Stored items:
____________________

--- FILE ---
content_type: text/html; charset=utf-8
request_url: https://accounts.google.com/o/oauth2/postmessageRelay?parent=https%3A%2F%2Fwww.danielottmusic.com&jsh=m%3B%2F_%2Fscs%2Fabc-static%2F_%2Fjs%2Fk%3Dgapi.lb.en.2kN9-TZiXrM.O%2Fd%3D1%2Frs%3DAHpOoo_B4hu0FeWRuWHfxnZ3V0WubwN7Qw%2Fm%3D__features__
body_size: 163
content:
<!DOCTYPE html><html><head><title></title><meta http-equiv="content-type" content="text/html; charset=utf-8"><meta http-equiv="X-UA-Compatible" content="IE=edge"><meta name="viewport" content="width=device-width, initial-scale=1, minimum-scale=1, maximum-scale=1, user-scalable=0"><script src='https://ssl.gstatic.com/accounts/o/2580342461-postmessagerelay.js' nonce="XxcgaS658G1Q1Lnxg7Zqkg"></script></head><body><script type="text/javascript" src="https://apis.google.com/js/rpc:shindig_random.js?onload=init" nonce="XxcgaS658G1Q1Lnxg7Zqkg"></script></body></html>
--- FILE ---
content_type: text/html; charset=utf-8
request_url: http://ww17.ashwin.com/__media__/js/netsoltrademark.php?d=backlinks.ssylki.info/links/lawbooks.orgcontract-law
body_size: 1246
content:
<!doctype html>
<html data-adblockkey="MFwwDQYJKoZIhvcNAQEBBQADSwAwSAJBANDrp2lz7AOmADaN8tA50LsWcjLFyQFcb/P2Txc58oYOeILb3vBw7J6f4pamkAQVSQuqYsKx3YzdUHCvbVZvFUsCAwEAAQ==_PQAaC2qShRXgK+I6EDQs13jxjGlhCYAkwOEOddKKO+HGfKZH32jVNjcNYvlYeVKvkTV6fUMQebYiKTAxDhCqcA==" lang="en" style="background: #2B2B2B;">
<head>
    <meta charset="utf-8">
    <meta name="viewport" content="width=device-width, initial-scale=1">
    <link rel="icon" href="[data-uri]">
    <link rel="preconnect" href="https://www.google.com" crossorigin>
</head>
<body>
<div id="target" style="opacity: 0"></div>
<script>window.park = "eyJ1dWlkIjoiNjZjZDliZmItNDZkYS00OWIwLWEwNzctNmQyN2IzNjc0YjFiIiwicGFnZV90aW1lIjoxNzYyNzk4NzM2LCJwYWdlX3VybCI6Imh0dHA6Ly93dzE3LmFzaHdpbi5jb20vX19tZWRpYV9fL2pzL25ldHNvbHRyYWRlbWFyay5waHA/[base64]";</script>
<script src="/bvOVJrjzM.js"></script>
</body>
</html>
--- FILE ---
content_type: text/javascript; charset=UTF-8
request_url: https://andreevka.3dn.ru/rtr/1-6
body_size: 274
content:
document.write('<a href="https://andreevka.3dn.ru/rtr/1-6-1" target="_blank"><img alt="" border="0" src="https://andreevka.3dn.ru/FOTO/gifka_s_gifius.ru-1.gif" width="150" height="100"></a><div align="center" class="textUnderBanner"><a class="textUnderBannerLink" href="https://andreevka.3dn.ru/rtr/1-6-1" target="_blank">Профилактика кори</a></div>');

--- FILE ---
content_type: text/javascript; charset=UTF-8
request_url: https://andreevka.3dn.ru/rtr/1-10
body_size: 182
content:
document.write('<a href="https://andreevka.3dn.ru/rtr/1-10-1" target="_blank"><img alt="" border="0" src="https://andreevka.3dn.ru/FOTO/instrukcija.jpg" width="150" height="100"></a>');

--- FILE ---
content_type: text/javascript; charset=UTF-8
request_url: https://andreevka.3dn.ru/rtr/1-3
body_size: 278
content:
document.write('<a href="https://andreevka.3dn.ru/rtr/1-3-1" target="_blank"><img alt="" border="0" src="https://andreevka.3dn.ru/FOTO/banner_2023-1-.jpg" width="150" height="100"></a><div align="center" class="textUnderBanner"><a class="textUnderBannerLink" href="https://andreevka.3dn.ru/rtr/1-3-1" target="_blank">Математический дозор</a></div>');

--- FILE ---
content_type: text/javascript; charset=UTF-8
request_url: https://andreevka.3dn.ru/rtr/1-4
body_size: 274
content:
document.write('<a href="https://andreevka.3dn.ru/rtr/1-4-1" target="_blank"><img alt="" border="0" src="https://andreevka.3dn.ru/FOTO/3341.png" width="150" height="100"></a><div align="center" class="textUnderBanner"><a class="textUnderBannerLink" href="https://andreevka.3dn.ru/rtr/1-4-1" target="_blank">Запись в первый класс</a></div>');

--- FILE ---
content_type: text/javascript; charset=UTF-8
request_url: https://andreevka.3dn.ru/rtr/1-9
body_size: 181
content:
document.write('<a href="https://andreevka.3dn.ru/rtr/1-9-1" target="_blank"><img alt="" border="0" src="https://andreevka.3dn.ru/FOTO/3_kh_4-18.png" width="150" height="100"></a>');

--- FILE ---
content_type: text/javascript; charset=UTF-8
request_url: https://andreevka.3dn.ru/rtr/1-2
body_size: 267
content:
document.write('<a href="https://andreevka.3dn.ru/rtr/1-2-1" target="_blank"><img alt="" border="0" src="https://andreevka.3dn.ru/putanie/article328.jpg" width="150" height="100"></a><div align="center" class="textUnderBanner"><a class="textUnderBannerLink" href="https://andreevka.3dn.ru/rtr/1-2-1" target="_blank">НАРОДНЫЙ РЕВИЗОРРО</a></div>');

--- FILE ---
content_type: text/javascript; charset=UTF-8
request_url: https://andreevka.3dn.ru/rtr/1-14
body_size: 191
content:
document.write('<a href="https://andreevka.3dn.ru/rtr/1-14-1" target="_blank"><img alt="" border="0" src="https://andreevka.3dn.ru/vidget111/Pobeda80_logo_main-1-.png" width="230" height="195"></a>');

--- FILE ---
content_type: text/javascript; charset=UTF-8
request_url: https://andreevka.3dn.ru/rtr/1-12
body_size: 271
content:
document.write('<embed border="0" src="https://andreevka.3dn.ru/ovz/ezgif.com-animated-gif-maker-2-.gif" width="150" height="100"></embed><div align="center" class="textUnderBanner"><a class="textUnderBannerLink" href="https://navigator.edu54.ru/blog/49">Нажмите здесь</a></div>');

____________________

Required action: Please transcribe every entry above exactly as it appears.

Task response:
--- FILE ---
content_type: text/html; charset=utf-8
request_url: https://accounts.google.com/o/oauth2/postmessageRelay?parent=https%3A%2F%2Fwww.danielottmusic.com&jsh=m%3B%2F_%2Fscs%2Fabc-static%2F_%2Fjs%2Fk%3Dgapi.lb.en.2kN9-TZiXrM.O%2Fd%3D1%2Frs%3DAHpOoo_B4hu0FeWRuWHfxnZ3V0WubwN7Qw%2Fm%3D__features__
body_size: 163
content:
<!DOCTYPE html><html><head><title></title><meta http-equiv="content-type" content="text/html; charset=utf-8"><meta http-equiv="X-UA-Compatible" content="IE=edge"><meta name="viewport" content="width=device-width, initial-scale=1, minimum-scale=1, maximum-scale=1, user-scalable=0"><script src='https://ssl.gstatic.com/accounts/o/2580342461-postmessagerelay.js' nonce="XxcgaS658G1Q1Lnxg7Zqkg"></script></head><body><script type="text/javascript" src="https://apis.google.com/js/rpc:shindig_random.js?onload=init" nonce="XxcgaS658G1Q1Lnxg7Zqkg"></script></body></html>
--- FILE ---
content_type: text/html; charset=utf-8
request_url: http://ww17.ashwin.com/__media__/js/netsoltrademark.php?d=backlinks.ssylki.info/links/lawbooks.orgcontract-law
body_size: 1246
content:
<!doctype html>
<html data-adblockkey="MFwwDQYJKoZIhvcNAQEBBQADSwAwSAJBANDrp2lz7AOmADaN8tA50LsWcjLFyQFcb/P2Txc58oYOeILb3vBw7J6f4pamkAQVSQuqYsKx3YzdUHCvbVZvFUsCAwEAAQ==_PQAaC2qShRXgK+I6EDQs13jxjGlhCYAkwOEOddKKO+HGfKZH32jVNjcNYvlYeVKvkTV6fUMQebYiKTAxDhCqcA==" lang="en" style="background: #2B2B2B;">
<head>
    <meta charset="utf-8">
    <meta name="viewport" content="width=device-width, initial-scale=1">
    <link rel="icon" href="[data-uri]">
    <link rel="preconnect" href="https://www.google.com" crossorigin>
</head>
<body>
<div id="target" style="opacity: 0"></div>
<script>window.park = "eyJ1dWlkIjoiNjZjZDliZmItNDZkYS00OWIwLWEwNzctNmQyN2IzNjc0YjFiIiwicGFnZV90aW1lIjoxNzYyNzk4NzM2LCJwYWdlX3VybCI6Imh0dHA6Ly93dzE3LmFzaHdpbi5jb20vX19tZWRpYV9fL2pzL25ldHNvbHRyYWRlbWFyay5waHA/[base64]";</script>
<script src="/bvOVJrjzM.js"></script>
</body>
</html>
--- FILE ---
content_type: text/javascript; charset=UTF-8
request_url: https://andreevka.3dn.ru/rtr/1-6
body_size: 274
content:
document.write('<a href="https://andreevka.3dn.ru/rtr/1-6-1" target="_blank"><img alt="" border="0" src="https://andreevka.3dn.ru/FOTO/gifka_s_gifius.ru-1.gif" width="150" height="100"></a><div align="center" class="textUnderBanner"><a class="textUnderBannerLink" href="https://andreevka.3dn.ru/rtr/1-6-1" target="_blank">Профилактика кори</a></div>');

--- FILE ---
content_type: text/javascript; charset=UTF-8
request_url: https://andreevka.3dn.ru/rtr/1-10
body_size: 182
content:
document.write('<a href="https://andreevka.3dn.ru/rtr/1-10-1" target="_blank"><img alt="" border="0" src="https://andreevka.3dn.ru/FOTO/instrukcija.jpg" width="150" height="100"></a>');

--- FILE ---
content_type: text/javascript; charset=UTF-8
request_url: https://andreevka.3dn.ru/rtr/1-3
body_size: 278
content:
document.write('<a href="https://andreevka.3dn.ru/rtr/1-3-1" target="_blank"><img alt="" border="0" src="https://andreevka.3dn.ru/FOTO/banner_2023-1-.jpg" width="150" height="100"></a><div align="center" class="textUnderBanner"><a class="textUnderBannerLink" href="https://andreevka.3dn.ru/rtr/1-3-1" target="_blank">Математический дозор</a></div>');

--- FILE ---
content_type: text/javascript; charset=UTF-8
request_url: https://andreevka.3dn.ru/rtr/1-4
body_size: 274
content:
document.write('<a href="https://andreevka.3dn.ru/rtr/1-4-1" target="_blank"><img alt="" border="0" src="https://andreevka.3dn.ru/FOTO/3341.png" width="150" height="100"></a><div align="center" class="textUnderBanner"><a class="textUnderBannerLink" href="https://andreevka.3dn.ru/rtr/1-4-1" target="_blank">Запись в первый класс</a></div>');

--- FILE ---
content_type: text/javascript; charset=UTF-8
request_url: https://andreevka.3dn.ru/rtr/1-9
body_size: 181
content:
document.write('<a href="https://andreevka.3dn.ru/rtr/1-9-1" target="_blank"><img alt="" border="0" src="https://andreevka.3dn.ru/FOTO/3_kh_4-18.png" width="150" height="100"></a>');

--- FILE ---
content_type: text/javascript; charset=UTF-8
request_url: https://andreevka.3dn.ru/rtr/1-2
body_size: 267
content:
document.write('<a href="https://andreevka.3dn.ru/rtr/1-2-1" target="_blank"><img alt="" border="0" src="https://andreevka.3dn.ru/putanie/article328.jpg" width="150" height="100"></a><div align="center" class="textUnderBanner"><a class="textUnderBannerLink" href="https://andreevka.3dn.ru/rtr/1-2-1" target="_blank">НАРОДНЫЙ РЕВИЗОРРО</a></div>');

--- FILE ---
content_type: text/javascript; charset=UTF-8
request_url: https://andreevka.3dn.ru/rtr/1-14
body_size: 191
content:
document.write('<a href="https://andreevka.3dn.ru/rtr/1-14-1" target="_blank"><img alt="" border="0" src="https://andreevka.3dn.ru/vidget111/Pobeda80_logo_main-1-.png" width="230" height="195"></a>');

--- FILE ---
content_type: text/javascript; charset=UTF-8
request_url: https://andreevka.3dn.ru/rtr/1-12
body_size: 271
content:
document.write('<embed border="0" src="https://andreevka.3dn.ru/ovz/ezgif.com-animated-gif-maker-2-.gif" width="150" height="100"></embed><div align="center" class="textUnderBanner"><a class="textUnderBannerLink" href="https://navigator.edu54.ru/blog/49">Нажмите здесь</a></div>');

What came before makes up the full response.